Cet ouvrage, par ailleurs fort érudit, permet donc de questionner en permanence la capacité d’universalité d’une politique de la mémoire face à l’événement révolutionnaire. L’exaltation permanente de l’universel situe le patrimoine dans un vouloir présent qui a sa logique propre, donc qui ne nécessite pas une légitimité externe. « Des institutions, des institutions ! », tel est bien le mot d’ordre d’une politique de conservation du patrimoine qui s’appuie sur le fait militant de la transmission de la mémoire du progrès à transmettre à l’avenir.

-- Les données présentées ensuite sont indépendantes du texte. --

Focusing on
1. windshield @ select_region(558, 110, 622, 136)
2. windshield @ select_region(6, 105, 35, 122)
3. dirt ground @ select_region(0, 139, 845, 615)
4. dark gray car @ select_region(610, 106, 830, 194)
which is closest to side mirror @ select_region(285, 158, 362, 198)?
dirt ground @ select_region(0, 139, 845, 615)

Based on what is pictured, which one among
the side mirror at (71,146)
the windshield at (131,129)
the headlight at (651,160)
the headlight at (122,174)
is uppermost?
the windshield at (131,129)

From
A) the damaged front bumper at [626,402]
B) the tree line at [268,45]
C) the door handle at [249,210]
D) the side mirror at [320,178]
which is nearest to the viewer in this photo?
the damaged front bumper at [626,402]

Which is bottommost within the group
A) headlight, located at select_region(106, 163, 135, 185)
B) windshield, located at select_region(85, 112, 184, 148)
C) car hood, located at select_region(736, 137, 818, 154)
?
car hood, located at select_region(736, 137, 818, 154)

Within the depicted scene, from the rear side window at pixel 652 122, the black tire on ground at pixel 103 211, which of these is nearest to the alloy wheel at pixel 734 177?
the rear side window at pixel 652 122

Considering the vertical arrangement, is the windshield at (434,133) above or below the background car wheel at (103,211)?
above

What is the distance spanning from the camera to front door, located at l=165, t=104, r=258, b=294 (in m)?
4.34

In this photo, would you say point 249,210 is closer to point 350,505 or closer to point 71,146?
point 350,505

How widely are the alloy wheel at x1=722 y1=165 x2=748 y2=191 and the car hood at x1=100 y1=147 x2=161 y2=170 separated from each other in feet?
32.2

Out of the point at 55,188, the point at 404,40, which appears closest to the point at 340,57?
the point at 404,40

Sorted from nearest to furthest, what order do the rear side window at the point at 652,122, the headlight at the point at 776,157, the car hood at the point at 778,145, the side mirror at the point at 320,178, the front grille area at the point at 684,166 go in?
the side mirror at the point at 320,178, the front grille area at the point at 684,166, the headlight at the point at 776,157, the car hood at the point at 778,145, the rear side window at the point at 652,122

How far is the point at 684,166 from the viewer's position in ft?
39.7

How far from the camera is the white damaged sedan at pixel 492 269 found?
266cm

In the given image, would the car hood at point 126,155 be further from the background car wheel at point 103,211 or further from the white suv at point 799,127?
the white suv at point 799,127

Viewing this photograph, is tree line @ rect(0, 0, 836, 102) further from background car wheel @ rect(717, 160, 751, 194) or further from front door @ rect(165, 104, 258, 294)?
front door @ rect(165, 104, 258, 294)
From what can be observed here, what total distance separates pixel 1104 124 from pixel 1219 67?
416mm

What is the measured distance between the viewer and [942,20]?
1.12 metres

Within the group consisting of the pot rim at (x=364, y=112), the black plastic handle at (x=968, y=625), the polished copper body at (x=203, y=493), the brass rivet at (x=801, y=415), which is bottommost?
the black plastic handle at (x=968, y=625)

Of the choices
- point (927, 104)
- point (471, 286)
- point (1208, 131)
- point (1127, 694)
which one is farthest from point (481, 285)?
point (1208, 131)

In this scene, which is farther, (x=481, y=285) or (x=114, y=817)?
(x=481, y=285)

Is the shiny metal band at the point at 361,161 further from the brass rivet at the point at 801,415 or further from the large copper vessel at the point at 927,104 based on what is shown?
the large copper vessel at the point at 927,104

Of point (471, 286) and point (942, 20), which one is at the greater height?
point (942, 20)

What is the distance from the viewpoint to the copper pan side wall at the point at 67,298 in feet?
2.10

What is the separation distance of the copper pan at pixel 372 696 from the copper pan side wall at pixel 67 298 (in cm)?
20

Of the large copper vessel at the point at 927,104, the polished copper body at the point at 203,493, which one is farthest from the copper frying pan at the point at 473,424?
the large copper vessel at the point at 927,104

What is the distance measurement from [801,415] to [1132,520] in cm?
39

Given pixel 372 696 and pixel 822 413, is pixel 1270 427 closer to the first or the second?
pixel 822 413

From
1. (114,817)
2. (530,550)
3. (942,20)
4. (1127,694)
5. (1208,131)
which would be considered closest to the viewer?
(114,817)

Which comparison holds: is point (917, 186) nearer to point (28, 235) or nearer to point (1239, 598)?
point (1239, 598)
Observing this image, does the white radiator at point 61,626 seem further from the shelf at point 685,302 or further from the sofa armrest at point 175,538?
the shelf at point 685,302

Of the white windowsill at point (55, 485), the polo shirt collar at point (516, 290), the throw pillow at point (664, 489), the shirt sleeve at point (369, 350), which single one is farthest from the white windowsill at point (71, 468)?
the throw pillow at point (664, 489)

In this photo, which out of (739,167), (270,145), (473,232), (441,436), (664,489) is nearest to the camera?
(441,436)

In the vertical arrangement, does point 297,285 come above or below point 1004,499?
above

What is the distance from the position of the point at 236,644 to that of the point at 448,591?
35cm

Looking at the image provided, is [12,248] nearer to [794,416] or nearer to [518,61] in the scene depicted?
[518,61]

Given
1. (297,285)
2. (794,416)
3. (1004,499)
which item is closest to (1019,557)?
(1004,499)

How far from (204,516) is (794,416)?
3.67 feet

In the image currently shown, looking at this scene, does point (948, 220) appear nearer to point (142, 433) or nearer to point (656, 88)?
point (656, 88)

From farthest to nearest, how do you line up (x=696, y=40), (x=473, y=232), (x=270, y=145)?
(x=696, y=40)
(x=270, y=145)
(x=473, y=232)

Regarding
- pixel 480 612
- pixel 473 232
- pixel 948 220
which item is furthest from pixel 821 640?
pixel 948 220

Ainsi, du point de vue des attitudes face au passé, l’épisode révolutionnaire, étendu au début du XIXème siècle, constitue un remarquable champ d’observation si le chercheur prend la peine d’écouter les acteurs et les spectateurs de cette période particulièrement propice à l’innovation. Par exemple, dans l’Hérault, c’est bien à la Révolution française que nous devons l’avènement d’une conscience collective et d’une volonté politique donnant à la notion de patrimoine sa connotation actuelle. S’inscrivant par ailleurs dans la perspective tracée par Dominique Poulot, et considérant que « toute réflexion consacrée à la naissance du patrimoine et du musée national a pour ligne d’horizon la Révolution française », Caroline Barcellini s’intéresse, pour sa part, au combat idéologique de la patrimonialisation de la Révolution française, dans le cas de Lyon. D’autres exemples régionaux pourraient ainsi être recensés.

Cependant, poursuivant ses investigations, Dominique Poulot en vient à considérer la rationalité propre de la logique patrimoniale dans sa caractérisation la plus large. Il précise ainsi, dans un récent numéro (2006) de la revue Socio-anthropologie, que « l’histoire du patrimoine a été longtemps prise dans une logique de réparation, quant à des oeuvres ou à des objets saisis et collectés, quant à des monuments mutilés ou négligés, quant à des lieux ou à des pratiques effacés ou recouverts, ce qui interdisait de la penser autrement que sur le mode de la restitution de l’authentique », Il ajoute qu’ « il n’en va plus de même aujourd’hui ».

Désormais, « le patrimoine, devenu synonyme de lien social, est partout, de la mobilisation des corps politiques à l’institution culturelle ». L’historien peut donc en conclure que, si « la perspective historienne peut faire prendre conscience des silences ou des exclusions en faveur d’objets oubliés ou négligés, elle ne se confond pas avec une profession de scepticisme, avec la dénonciation des abus du passé, ou avec la contestation du processus présent. En saisissant les patrimoines comme ensembles matériels et, indissolublement, comme savoirs, valeurs et régimes du sens, elle peut interroger l’évidence patrimoniale elle-même, tout à la fois imaginaire et institution. Le patrimoine s’inscrit à la croisée du regard savant porté sur des oeuvres et des objets matériels, de l’historicité vécue d’une société, enfin de la poétique et de l’éthique du passé (l’exemplarité et l’adhésion, mais aussi l’émancipation ou la dénégation). En d’autres termes, l’évidence du patrimoine se décline dans les discours contemporains sous forme d’une « raison » spécifique, mais elle s’inscrit à l’horizon d’attente de différentes inventions du passé, et engage des pratiques d’admiration et de mémoire, de militantisme et d’attachement ».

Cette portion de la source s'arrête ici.